THE FESTIVAL OF DEAD DEER

BIO

Before there was Moving Units, Year Future, and Ground Unicorn Horn, there was Chris Hathwell who plays in all three: and there was his great, doomed punk band the Festival of Dead Deer. They were great because the noise they made could melt steel and boil blood, and they were doomed because they reared up fast, spat out beautiful music, then vanished into the ether. Festival’s The Many Faces of Mental Illness (ThreeOneG) is ill AND mental and it gives us 14 faces of both in 44:57 minutes of frantic, stained-to-nothing vocals, sludgy razor sharp breakdowns, and song structure that bucks from one extreme to the next. We see guitar leads as attacking snakes, drums that co-op hardcore’s blast beats and R&B’s submarine groove.

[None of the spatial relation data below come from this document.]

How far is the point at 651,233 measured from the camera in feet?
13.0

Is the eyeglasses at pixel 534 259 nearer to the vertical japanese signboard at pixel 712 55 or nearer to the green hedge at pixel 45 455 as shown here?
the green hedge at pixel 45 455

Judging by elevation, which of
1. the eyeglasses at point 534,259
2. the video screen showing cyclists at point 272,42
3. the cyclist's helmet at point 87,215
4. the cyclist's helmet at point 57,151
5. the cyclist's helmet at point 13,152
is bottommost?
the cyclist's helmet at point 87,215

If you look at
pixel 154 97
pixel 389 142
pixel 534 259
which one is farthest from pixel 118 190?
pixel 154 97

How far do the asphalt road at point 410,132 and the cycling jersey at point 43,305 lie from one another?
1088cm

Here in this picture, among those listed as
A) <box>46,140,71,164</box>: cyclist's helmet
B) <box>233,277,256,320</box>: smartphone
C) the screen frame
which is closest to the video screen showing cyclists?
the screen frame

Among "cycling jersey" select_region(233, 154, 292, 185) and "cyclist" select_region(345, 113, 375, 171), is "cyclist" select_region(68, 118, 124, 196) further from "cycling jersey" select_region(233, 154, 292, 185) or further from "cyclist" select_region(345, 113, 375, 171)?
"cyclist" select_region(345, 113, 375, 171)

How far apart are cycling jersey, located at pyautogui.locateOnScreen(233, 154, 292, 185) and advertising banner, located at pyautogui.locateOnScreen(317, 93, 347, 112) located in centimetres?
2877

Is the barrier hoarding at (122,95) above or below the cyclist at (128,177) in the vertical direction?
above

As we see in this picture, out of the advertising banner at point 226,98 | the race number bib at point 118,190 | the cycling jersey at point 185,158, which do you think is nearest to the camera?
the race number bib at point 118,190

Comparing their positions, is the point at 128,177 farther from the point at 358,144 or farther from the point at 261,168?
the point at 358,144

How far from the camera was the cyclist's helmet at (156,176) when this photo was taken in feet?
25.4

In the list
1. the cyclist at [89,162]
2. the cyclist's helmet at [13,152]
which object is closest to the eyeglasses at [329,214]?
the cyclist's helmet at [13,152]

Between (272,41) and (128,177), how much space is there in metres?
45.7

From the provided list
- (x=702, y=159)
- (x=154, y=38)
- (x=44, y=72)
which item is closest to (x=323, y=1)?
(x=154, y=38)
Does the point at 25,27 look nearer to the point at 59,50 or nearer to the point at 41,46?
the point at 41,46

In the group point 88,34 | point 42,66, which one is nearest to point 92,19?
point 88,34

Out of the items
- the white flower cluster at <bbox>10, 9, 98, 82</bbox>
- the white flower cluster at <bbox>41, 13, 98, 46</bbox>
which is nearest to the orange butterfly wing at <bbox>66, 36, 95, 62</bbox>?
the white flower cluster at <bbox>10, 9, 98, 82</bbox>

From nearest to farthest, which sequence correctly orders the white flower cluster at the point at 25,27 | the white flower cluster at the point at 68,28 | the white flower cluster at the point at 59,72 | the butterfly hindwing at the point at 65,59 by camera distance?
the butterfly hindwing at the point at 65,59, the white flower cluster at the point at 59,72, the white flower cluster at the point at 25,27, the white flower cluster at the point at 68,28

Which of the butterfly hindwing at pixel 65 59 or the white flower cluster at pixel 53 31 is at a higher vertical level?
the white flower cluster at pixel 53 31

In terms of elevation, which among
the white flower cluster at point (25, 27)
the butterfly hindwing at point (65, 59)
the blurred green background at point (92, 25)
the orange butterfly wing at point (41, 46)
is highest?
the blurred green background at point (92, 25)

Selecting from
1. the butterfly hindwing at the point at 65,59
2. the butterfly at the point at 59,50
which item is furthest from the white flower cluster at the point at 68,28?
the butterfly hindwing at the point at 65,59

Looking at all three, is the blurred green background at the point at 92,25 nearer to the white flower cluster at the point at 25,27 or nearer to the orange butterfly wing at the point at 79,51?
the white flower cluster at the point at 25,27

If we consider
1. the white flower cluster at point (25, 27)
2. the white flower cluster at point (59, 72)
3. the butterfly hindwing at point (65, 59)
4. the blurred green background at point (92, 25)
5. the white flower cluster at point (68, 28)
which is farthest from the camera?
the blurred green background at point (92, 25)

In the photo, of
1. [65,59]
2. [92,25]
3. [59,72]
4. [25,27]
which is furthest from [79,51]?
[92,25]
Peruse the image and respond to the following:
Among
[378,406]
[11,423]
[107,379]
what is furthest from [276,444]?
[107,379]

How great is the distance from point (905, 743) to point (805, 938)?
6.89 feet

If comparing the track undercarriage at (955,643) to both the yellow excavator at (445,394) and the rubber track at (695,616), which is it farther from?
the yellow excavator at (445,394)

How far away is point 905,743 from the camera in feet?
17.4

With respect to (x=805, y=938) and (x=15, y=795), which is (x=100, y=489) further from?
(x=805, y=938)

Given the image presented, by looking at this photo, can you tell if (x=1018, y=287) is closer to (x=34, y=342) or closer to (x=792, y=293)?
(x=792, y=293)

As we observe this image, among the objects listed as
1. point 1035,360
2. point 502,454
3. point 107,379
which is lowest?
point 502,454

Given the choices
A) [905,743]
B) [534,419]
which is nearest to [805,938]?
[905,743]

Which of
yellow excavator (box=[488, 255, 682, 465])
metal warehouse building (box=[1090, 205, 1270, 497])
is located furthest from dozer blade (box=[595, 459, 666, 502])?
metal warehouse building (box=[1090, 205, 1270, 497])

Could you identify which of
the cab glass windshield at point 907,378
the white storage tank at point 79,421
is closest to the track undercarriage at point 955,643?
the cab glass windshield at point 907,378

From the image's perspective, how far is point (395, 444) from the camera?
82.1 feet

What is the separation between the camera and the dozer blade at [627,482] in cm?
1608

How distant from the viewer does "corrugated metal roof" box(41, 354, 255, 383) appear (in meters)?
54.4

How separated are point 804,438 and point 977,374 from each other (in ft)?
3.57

It has all the screaming beauty of Gravity’s catalogue, the kind of angularity a million bands have since tried for, in turn turning the very idea of angularity (or at least the search for it) into a joke. This record isn’t a joke. It’s not a half-ass screamo cash in or a trend-searching fashion parade. Take all your preconceptions and theories of “what punk is” and flush ‘em down the fucking shitter. This is the sound of bones crushing to dust. Love it; or get out of the way and pretend you’re not afraid to look the thing in the eye.